I Don't Know
Many people who come from command and control working environments have a very limited circle of safety. This maybe because their suggestions have been discarded rudely, being treated poorly, or always fearing for their job. They do not suggest improvements and are often too scared to ask for help.
source: Wiki Commons
When working in environments like this that are trying to change for the better. One of the things we can do is say “I don’t know”. Of course there are two things that follow this statement. Either stopping and ending the sentence, or continuing by suggesting that the unknown is temporary. For example:
“I don’t know, but I will learn it”
“I don’t know now, but I will find out”.
These powerful words can make several positive changes to culture. These words show others that it is OK not to know something as no one in the world knows everything. These words expand the circle of safety for team members so that they know that they can be transparent and ask for help when needed.
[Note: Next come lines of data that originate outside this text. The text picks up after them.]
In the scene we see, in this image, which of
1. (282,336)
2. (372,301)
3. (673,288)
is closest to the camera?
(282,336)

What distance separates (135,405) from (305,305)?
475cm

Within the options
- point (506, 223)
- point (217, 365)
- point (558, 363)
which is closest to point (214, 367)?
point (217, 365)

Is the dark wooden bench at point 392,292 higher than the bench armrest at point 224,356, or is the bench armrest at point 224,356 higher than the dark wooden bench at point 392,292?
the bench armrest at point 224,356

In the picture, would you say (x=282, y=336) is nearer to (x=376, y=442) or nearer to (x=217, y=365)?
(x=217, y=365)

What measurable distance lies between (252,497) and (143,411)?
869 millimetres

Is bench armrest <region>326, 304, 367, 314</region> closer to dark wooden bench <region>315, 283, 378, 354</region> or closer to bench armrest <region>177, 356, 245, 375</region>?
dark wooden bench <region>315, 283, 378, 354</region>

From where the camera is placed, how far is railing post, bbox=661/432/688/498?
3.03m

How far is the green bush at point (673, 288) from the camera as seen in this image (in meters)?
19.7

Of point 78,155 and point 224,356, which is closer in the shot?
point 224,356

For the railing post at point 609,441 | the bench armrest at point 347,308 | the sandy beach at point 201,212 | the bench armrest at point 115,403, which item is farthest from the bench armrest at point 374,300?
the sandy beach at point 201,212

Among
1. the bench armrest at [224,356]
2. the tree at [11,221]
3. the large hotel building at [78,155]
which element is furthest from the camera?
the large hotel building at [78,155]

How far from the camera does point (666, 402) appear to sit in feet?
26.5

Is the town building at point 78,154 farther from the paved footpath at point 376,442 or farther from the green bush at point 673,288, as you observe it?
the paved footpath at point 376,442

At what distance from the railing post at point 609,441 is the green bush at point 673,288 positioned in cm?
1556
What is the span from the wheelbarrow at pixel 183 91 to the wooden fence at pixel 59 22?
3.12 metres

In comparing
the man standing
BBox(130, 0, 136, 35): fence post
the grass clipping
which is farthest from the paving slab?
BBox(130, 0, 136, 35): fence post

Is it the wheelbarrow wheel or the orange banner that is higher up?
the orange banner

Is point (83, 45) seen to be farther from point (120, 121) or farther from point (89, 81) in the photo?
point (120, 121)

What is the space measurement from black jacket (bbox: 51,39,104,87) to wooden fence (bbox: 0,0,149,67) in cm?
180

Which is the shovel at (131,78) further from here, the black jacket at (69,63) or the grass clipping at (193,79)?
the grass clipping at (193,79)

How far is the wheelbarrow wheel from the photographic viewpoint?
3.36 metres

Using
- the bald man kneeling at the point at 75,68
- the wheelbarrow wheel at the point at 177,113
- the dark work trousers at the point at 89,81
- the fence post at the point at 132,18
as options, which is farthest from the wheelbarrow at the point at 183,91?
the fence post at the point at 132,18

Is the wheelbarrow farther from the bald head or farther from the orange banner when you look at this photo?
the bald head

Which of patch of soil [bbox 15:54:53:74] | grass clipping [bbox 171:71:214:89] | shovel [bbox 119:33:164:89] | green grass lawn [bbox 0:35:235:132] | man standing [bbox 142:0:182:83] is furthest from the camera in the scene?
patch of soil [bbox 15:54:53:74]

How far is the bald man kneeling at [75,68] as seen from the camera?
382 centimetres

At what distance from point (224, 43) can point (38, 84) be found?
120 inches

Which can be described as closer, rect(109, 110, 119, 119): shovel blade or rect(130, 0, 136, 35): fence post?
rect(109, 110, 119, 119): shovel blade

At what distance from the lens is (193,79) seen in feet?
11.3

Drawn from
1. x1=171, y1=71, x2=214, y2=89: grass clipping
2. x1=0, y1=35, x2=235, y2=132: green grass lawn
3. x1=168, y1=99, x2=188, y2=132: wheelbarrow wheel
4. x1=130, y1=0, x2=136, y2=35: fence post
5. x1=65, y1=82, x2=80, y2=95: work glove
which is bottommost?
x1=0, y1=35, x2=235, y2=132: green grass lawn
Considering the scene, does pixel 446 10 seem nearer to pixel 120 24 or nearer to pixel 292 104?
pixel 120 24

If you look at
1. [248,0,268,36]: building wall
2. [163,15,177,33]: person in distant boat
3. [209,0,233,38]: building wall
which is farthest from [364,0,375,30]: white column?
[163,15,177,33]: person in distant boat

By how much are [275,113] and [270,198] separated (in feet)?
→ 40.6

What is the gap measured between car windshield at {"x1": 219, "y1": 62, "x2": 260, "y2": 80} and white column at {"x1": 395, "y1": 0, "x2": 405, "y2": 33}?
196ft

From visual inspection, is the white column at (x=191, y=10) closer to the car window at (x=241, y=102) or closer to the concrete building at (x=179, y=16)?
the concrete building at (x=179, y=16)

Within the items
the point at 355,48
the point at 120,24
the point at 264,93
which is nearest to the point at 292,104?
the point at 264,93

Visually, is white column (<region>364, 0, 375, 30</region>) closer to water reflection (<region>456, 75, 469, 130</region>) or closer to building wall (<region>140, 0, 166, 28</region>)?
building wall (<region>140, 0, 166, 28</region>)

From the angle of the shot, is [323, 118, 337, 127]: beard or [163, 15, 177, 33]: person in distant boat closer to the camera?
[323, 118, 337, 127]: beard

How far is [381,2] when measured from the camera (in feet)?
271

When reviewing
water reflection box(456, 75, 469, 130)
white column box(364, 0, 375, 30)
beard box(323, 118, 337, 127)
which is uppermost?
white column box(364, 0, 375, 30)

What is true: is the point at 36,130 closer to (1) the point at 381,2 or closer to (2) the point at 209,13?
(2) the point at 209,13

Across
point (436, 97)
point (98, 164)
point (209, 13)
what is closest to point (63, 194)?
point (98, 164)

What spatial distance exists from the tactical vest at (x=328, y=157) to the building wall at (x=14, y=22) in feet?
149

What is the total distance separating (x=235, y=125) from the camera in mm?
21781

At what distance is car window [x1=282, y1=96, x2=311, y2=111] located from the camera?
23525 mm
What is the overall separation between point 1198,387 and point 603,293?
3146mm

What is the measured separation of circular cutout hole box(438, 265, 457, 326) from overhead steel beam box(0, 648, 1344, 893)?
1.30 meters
It also creates a culture of honesty. By saying that you “don’t know”, you are basically admitting that there is a missing piece in your knowledge. Others may be confident that they don’t have to know everything, raise blocking issues early, and be more open with personal interactions.
Finally, it can help with a culture of continuous learning. A culture of learning can suggest that learning stops, a culture of ‘continuous’ learning suggests that it is an ever-receding finish line, and the only way to identify that learning is needed is to identify gaps in knowledge and taking action to fill those gaps.
Once again thanks for reading and I wish you all a happy 2018.